My Math teacher (8th grade, Pre-AP) said that the simplest way to write "empty set" was a zero with a slash through it.

I was the only one in the class who understood the difference between 0 and empty set (concept-wise, not written). So naturally, my math teacher wants me to (on Wed.) explain to the class why zero and empty set are two TOTALLY different things.

How can I explain to thick-skulled "Honor" students (honestly, Pre-AP is too easy these days) how empty set and zero are different?

Should I do something like x+2 = x+99 and then have them substitute x with 0 to prove 0 doesnt work?

"God, help me from the land of those with a IQ that doesnt change with exponents."

got me there. I'm seventh grade and I understand, but.... how do you teach other?

There's an easier route: Instead of a slashed zero, just use {}.
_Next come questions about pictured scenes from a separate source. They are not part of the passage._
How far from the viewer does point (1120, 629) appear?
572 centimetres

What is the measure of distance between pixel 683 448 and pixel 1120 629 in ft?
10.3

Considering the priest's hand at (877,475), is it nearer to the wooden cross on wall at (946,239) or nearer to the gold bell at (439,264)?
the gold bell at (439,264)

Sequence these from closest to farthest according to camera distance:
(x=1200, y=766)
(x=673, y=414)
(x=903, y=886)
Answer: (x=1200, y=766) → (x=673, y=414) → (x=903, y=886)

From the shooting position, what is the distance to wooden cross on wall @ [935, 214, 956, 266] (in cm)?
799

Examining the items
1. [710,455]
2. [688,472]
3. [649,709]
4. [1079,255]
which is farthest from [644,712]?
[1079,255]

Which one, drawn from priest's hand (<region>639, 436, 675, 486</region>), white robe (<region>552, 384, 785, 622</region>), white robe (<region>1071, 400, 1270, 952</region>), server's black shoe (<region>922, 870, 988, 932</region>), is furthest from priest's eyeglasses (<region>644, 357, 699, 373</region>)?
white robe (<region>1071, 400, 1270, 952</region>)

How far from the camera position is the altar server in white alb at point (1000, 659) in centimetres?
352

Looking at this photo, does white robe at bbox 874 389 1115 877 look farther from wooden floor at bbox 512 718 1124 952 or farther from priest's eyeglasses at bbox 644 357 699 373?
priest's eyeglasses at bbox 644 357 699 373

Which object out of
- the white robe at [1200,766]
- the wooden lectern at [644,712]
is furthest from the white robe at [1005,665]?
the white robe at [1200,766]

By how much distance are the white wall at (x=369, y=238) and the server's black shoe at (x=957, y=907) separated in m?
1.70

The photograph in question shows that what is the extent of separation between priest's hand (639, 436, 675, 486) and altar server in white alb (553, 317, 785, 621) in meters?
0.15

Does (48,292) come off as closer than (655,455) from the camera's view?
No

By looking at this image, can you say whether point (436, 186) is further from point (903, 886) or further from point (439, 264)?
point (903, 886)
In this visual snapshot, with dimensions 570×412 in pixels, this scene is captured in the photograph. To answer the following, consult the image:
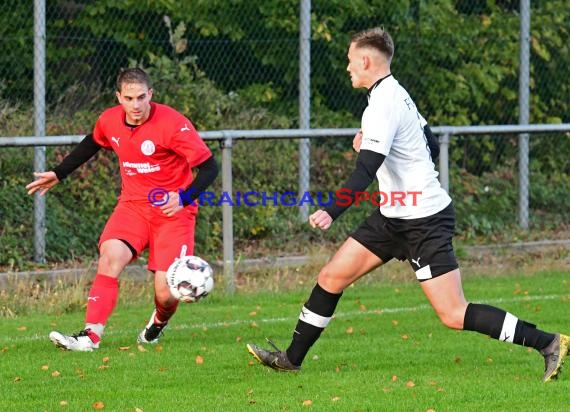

Or the real name for it is null. Who is your teacher because I think I have heard that before.

It is used in some lower maths but it's really useless as soon as they start using phi for angles (for obvious reasons). I'm not exactly sure what you mean by empty set, but I think I use the good old "does not exist" or "undefined" abbreviated by DNE or und. respectively.

What the hell is an empy set anyways? I'm in Int 3 (Yes, my school's system is screwed)

Just say that if the set has the number 0, then it isn't empty. A null set has NOTHING in it.

A solution set is a set of values that satisfies an equation. (IE, for [x^2 - 1] = 0, the solution set is {-1, 1}). If no values satisfy the equation, then you have an empty set.

lets have the question be x^2<3

The answer set will be {3,7,5,4,2}
none of them are less than 3, so it would be a null set . You would symbolize this by (/). However zero does not work in that set either.

... an answer set is not a predetermined thing. If you are given an equation, the answer set is *determined* by what satisfies the equation. If nothing satisfies it, *then* you have a null set.

For inequalities, the solution set is given by a range of numbers. The solution set for x^2 - 1 < 0 would be (-1,1), the solution set for x^2 - 1 <= 0 would be [-1,1], and the solution set for x^2 - 1 > 0 is (-infinity, -1)U(1, infinity).

thanks everyone, i should do fine....